The system has a cache of branch and leaf nodes that have been read from disk. If nodes take up less space in main memory, then more nodes can be held in the leaf cache. That reduces the time spent reading from disk and decompressing.

Disk size

Benefits

The size on disk is interesting for a few reasons:

  • Smaller files cost less to store on the cloud.
    They also cost less to copy and create. On bare-metal systems, it reduces the likelihood of running out of disk space.
  • The size of Roxie clusters is often determined by the size of the data.
    If the data shrinks, then the Roxie cluster could run on less expensive compute. For some single-node environments enabling all the data to fit on the local disk has significant cost and deployment advantages.

See the further discussion under the compression ratio below.

Effect on performance

The effect of disk size on performance is less clear.

If an index lookup reads entries from many consecutive leaf nodes then increased compression will reduce the number of reads. However, if a search only tends to read a few items from one node there will be no benefit.

If the reduced disk size has a corresponding increase in in-memory size for each node then it may have a negative effect, because the internal cache will be less effective. However, it will increase the effectiveness of the Linux page cache since more data will be held in the compressed pages.

The effect is highly dependent on the pattern of data access. If there is an exponential decay in the access frequency, then better compression will help because the pages in the Linux page cache will be used multiple times, avoiding disk reads. If the access pattern is uniform across the dataset then the Linux page cache will give little benefit, and higher compression will reduce the performance. Past evidence suggests the former.

Decompression time and compression ratio

Each time a node is read from disk it needs to be decompressed before it can be used. Here are some ballpark ideas of the relative performance of some different decompression algorithms (actual numbers for compression ratios vary significantly depending on the data being compressed):

AlgorithmDecompression TimeCompression Ratio
lzw300 µs
lz450 µs
zstd100 µs

Decompression time

Fast decompression will obviously reduce the processing time. This will improve the latency and the throughput, and will potentially allow the same workload to be performed on fewer Roxie nodes because of the reduced CPU load.

Compression ratio

The interaction between decompression times and compression ratios is complex once you take the Linux page cache into account...

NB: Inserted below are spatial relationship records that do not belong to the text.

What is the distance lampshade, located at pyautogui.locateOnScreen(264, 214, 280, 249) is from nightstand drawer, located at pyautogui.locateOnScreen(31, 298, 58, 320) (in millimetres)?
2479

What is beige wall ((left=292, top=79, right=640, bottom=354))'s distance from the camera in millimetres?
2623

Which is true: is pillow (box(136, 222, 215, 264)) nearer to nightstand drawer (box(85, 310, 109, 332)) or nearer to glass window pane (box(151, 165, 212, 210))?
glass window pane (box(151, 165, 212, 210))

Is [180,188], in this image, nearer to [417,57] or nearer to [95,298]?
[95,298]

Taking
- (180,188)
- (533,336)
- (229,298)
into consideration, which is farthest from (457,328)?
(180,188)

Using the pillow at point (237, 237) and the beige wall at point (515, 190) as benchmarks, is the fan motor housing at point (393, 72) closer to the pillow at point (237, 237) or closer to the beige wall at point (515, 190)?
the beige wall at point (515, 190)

Linux has a page cache which uses any spare memory to cache previous reads from disk. Often when loading a node from disk it will already be in the page cache because it has previously been read. That typically reduces the read time from ~150 µs (NVMe/SSD) to <10 µs.

The Linux page cache contains compressed nodes, while the Roxie internal node-caches contain decompressed pages. For the same amount of memory, more nodes can be kept in the Linux page cache than the internal cache. Increasing memory allocated to the page cache reduces the number of nodes that are actually read from disk - which is more significant the slower the disk.

The faster the decompression, the greater the benefit of the Linux page cache over the internal cache. When index formats are changed you will need to re-tune the system to find the best balance.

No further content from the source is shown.